Interview mit K.I.Z. – „Nach dem Atomschlag wird man eventuell nicht mit einem Feigenblatt durch die Gegend hüpfen“

Wir trafen Maxim, Tarek, Nico und Sil-Yan von KIZ, um über ihr aktuelles Nummer 1-Album, das Leben nach dem Kapitalismus, nervige Interviews, Sprachpolitik und Ironie zu reden.

SaZ: In der Vorbereitung auf das Interview hatten wir uns auf ein Streitgespräch über Gewaltverherrlichung und Sexismus eingestellt. Und dann sahen wir Euer Video zu „Hurra die Welt geht unter“ und wurden erst mal so richtig sentimental. Das Video hat die ganze Sehnsucht auf ein anderes Leben aufflammen lassen, in dem niemand mehr auf Parkbänken schlafen muss, man nur drei Stunden zu arbeiten braucht, Kinder mit „Monopoly“, Konkurrenz und Geld nichts mehr anfangen können und Pässe im Feuer schmelzen, wie es im Lied heißt. Wann habt ihr diese Sehnsüchte nach dem ganz Anderen das erste Mal gespürt?

Sil-Yan: Meine Mutter kommt aus Ungarn und ich bin in Berlin geboren und hab viel Zeit in Ungarn verbracht. Ich konnte also erleben, was es heißt, wenn man nicht von einem Pass eingeschränkt wird. Wenn man das dann weiter spinnt, dass man das auf der ganzen Welt haben könnte, ist das eine schöne Vorstellung. Und wenn man dann sieht, wie die Realität ist, macht einem das schon ganz schön Angst.

Schriftliche Aufgabe A: Schreiben Sie die nachstehenden Datensätze vollständig und unverändert ab.

Bereitgestellte Daten:

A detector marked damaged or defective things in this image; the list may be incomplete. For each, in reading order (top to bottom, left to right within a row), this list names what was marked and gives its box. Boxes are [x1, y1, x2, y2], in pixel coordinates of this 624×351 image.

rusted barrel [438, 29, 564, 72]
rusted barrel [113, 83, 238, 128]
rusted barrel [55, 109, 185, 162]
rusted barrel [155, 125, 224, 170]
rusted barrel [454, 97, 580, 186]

Schriftliche Aufgabe B: Wiederholen Sie aus dem Interview mit K.I.Z. wortgetreu den Abschnitt von „Interview mit K.I.Z.“ bis „Ironie zu reden.“.

Schriftliche Antwort A:
A detector marked damaged or defective things in this image; the list may be incomplete. For each, in reading order (top to bottom, left to right within a row), this list names what was marked and gives its box. Boxes are [x1, y1, x2, y2], in pixel coordinates of this 624×351 image.

rusted barrel [438, 29, 564, 72]
rusted barrel [113, 83, 238, 128]
rusted barrel [55, 109, 185, 162]
rusted barrel [155, 125, 224, 170]
rusted barrel [454, 97, 580, 186]

Schriftliche Antwort B:
Interview mit K.I.Z. – „Nach dem Atomschlag wird man eventuell nicht mit einem Feigenblatt durch die Gegend hüpfen“

Wir trafen Maxim, Tarek, Nico und Sil-Yan von KIZ, um über ihr aktuelles Nummer 1-Album, das Leben nach dem Kapitalismus, nervige Interviews, Sprachpolitik und Ironie zu reden.